How and where Martin Welsh met Agnes Cunningham will never really be known. Martin was living in 19 Raise Street in Saltcoats, a few doors down from where Rachel was later born, and Agnes was living in Kilmarnock at 9 Union Street. This street has been completely redeveloped and there is no evidence of the property that Agnes might have lived in. Martin had already finished his apprenticeship as a Joiner, and he was 21 at the time that he married Agnes Cunningham. She was 26 years old and described as a Furniture Polisher. Finding her trade is a pleasant surprise because most women at that point in time during the 19th Century would not have had their profession or trade described in their marriage registration. However, it was a trade that she entered early because the 1881 Census return shows that Agnes, at the age of 16, was a French Polisher then. That Census return also shows that she was living with her Grandparents, William and Maggie Alderdice who were living in 7 Union Street, Kilmarnock.

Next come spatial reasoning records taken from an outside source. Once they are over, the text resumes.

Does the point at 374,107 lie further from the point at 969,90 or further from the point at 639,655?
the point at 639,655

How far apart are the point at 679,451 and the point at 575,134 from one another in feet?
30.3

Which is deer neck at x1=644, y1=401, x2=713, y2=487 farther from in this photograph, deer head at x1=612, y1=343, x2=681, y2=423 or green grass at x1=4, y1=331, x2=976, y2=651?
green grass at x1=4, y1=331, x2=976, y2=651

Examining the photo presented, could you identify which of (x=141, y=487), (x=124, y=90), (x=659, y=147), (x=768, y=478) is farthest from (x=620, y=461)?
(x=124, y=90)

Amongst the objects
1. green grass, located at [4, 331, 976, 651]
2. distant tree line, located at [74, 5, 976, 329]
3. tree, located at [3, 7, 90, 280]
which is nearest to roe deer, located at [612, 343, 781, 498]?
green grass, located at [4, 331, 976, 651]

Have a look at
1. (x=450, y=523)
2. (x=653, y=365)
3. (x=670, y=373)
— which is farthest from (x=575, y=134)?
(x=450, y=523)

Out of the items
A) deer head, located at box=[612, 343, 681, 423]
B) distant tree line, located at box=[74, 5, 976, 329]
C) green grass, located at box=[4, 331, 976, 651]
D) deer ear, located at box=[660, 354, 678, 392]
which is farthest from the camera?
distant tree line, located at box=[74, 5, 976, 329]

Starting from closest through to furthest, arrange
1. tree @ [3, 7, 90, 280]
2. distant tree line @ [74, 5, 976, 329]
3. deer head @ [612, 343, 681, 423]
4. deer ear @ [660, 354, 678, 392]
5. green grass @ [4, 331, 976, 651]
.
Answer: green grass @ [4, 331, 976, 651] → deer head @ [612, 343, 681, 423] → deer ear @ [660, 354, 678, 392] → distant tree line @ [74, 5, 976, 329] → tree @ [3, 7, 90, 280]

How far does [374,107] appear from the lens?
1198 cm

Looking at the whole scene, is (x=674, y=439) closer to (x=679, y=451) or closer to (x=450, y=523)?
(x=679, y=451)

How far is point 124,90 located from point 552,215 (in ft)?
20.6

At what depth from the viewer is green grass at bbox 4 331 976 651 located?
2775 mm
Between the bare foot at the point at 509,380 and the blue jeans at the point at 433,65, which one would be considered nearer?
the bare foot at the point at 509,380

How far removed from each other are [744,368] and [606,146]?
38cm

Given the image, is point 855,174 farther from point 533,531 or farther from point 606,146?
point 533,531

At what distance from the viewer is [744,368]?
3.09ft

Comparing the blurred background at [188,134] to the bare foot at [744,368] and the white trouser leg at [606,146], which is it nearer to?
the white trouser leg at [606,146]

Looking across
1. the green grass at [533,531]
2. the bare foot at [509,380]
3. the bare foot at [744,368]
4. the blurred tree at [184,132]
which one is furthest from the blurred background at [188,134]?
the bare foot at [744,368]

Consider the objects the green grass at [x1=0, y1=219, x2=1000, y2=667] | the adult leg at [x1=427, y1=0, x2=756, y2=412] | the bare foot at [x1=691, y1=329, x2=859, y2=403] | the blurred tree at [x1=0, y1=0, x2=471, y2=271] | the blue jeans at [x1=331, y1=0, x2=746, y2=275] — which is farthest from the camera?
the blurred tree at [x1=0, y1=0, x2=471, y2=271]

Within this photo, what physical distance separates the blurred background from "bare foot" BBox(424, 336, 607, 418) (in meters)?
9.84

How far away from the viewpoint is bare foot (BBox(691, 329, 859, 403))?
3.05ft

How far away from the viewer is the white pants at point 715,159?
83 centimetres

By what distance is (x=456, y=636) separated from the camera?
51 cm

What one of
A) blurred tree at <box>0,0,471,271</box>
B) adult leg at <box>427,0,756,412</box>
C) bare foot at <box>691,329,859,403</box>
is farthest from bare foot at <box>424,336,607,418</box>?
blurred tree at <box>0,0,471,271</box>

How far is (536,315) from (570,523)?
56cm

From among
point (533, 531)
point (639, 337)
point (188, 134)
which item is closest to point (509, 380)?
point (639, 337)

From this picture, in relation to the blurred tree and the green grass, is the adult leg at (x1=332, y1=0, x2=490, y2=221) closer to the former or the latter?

They were married at Agnes’s parents’ home in 9 Union Street on 19th December 1890. Her parents were William Cunningham and Rachel Craig. We can now see how the names Rachel and Cunningham were to be included in the names of Martin’s daughter and granddaughter when they were born.
William Cunningham had an interesting trade. He was described as a Journeyman Bonnet Dresser in Agnes’s wedding registration. I struggled to understand this and wondered if it was to do with hat making or hat embellishment for women. Why would William describe himself as a Journeyman? This would have implied that he has completed an apprenticeship and was working for someone else. I made a quick search for the term Bonnet Dresser and discovered that it was the term for a piece of specific domestic furniture to store hats in. Many of these dressers were designed and made to have two large square drawers at the top with perhaps a pair of trinket drawers between them. Beneath this would be three general purpose drawers. So, the conclusion that I am coming to is that William was making this furniture. It was a very popular item of furniture throughout the 19th Century. This could also be the reason how Martin Welsh met Agnes Cunningham, Martin being a Joiner. Perhaps it was through work. Agnes was described as a Furniture Polisher and so it all fits. Agnes may have been working for her father and Martin may have had work with William. This is conjecture on my part because there are contradictions about William’s trade in earlier Census returns. This will be an area of further discussion in the future.
Martin and Agnes settled in Saltcoats, and it was here in Raise Street that they raised Rachel, named after her Grandmother. She was one of six siblings and in the coming months I shall be exploring the lives of the Welsh family in greater detail.